30 Neural Network Ploting with BP Algorithm and without Algorithm

Jing Wang and Peilin Jing

30.1 Explnation of our community contribution:

30.1.1 Since we are learning data science as well as data visualization this semester, we get very interested in the data visualization in machine learning, and decide to do a tutorial for the Network plotting, which generally for the network visualization and bp neural network plotting.

30.1.2 We learned a lot from the project, including the neural networks we never lerned before, the basic network plotting, and how to scale the data for better visualization. Also, there are a few things we want to improve for next time. We would like to visualize more complex neural network algorithm, and would like to learn more about the network plotting packages including ggraph and ggnetwork.

30.2 The Back Propagation (bp) Neural Networks algorithm

BP (Back Propagation) neural network was proposed by scientists headed by Rumelhart and McCelland in 1986. It is a multi-layer feed-forward network trained by error Back Propagation algorithm. It is one of the most widely used neural network models at present. BP network can learn and store a large number of input-output mode mappings without revealing the mathematical equations describing the mappings in advance. Its learning rule is to use the fastest descent method, through back propagation to constantly adjust the weight and threshold of the network, so as to minimize the sum of squares of error of the network. The topology of BP neural network model includes input layer, hide layer and output layer. It can effectively decrease data dimensionality. To do this, we need to pass the data through the “bottleneck” with lower dimension than source data.

There are already many packages for bp neural networks in the R language, such as NNET, AMORE and Neuralnet.

Nnet provides the most common feed-forward and back-propagation neural network algorithm.

The AMORE package takes this one step further by providing richer control parameters and adding multiple hidden layers.

The Neuralnet package is improved by providing elastic backpropagation algorithms and more forms of activation functions.

The RSNNS package not only contains the bp algorithm but also other types of algorithm, such as DDA and etc.

Backpropagation neural networks can be very helpful whem we want to compress and visuallized multi_dimensional data, and it is more clear than some other well-known methods.

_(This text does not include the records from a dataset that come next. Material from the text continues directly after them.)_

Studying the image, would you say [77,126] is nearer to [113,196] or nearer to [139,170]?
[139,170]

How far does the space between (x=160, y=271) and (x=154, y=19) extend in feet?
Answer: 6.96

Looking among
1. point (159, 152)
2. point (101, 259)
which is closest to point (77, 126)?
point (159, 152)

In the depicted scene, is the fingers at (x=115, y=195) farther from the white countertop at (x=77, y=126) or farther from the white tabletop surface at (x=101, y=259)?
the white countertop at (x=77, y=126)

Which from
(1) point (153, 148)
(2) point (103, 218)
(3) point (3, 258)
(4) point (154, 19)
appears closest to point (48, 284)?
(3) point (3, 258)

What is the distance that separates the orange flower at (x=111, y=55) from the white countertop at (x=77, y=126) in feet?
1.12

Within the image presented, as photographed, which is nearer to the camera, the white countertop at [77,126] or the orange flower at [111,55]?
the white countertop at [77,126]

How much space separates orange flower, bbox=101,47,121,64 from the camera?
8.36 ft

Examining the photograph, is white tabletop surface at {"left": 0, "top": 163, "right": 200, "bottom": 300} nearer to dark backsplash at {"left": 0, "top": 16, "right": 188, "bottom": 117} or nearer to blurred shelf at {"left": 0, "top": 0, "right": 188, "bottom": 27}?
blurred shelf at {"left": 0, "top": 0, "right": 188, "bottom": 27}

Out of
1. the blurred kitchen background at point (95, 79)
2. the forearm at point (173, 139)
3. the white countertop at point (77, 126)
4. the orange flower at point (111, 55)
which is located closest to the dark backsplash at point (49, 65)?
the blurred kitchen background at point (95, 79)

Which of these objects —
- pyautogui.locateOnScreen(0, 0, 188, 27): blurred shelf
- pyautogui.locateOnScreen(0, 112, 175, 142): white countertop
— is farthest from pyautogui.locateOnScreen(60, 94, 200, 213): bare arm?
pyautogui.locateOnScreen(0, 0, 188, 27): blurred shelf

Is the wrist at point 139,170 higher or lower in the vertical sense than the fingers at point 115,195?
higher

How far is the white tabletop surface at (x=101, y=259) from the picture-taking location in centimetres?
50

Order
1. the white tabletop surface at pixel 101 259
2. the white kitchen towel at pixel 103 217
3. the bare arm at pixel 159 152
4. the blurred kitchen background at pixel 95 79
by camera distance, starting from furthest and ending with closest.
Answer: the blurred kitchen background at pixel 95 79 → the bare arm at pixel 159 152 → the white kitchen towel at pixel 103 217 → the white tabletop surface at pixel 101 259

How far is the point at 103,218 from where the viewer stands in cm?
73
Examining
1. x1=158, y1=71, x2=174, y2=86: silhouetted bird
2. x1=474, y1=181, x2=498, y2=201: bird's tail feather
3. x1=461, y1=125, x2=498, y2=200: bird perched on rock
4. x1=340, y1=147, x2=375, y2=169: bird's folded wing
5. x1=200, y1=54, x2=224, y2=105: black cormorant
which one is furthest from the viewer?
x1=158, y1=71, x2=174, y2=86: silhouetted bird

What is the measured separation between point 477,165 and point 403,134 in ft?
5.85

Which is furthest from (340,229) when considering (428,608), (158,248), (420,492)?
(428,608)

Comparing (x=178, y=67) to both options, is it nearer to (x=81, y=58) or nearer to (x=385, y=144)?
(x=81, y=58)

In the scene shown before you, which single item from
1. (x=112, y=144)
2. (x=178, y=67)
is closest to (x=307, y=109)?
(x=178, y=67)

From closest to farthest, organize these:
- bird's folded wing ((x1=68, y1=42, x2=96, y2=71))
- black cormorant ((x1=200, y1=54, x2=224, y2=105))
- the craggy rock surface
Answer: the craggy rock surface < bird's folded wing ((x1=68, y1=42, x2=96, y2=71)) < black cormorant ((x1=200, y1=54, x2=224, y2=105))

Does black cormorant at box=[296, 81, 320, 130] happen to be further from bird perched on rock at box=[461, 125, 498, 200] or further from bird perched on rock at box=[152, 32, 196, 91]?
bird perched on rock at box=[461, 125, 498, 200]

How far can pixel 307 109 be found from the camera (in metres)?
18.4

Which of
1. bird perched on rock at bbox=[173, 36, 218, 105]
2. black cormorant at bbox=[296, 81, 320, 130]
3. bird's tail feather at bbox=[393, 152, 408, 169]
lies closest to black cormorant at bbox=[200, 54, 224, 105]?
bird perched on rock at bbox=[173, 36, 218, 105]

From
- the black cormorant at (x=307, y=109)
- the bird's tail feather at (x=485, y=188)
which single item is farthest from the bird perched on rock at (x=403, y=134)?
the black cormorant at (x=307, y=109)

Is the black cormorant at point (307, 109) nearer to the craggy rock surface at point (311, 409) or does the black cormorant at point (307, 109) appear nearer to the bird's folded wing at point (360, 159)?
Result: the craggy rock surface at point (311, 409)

(https://link.springer.com/chapter/10.1007/978-3-642-30223-7_87; https://rpubs.com/alexv71/237757)

30.2.1 NNET

Feed-Forward Neural Networks and Multinomial Log-Linear Models

nnet uses the C code for BFGS from optim (converted earlier from Pascal) directly instead of calling optim from R. This may be what allows it to be faster, but limits the optimization to the single method. nnet is only beaten by the Extreme Learning Machine (ELM) algorithms in terms of speed. However, there is a larger variation when using nnet. We believe the different default starting values are the cause of this. For instance, nnet uses a range of initial random weights of 0.7 In spite of these results, the real reason most authors or users are likely to choose nnet is because it is included in the distributed base R and is even mentioned as the very first package in CRAN’s task view for machine learning.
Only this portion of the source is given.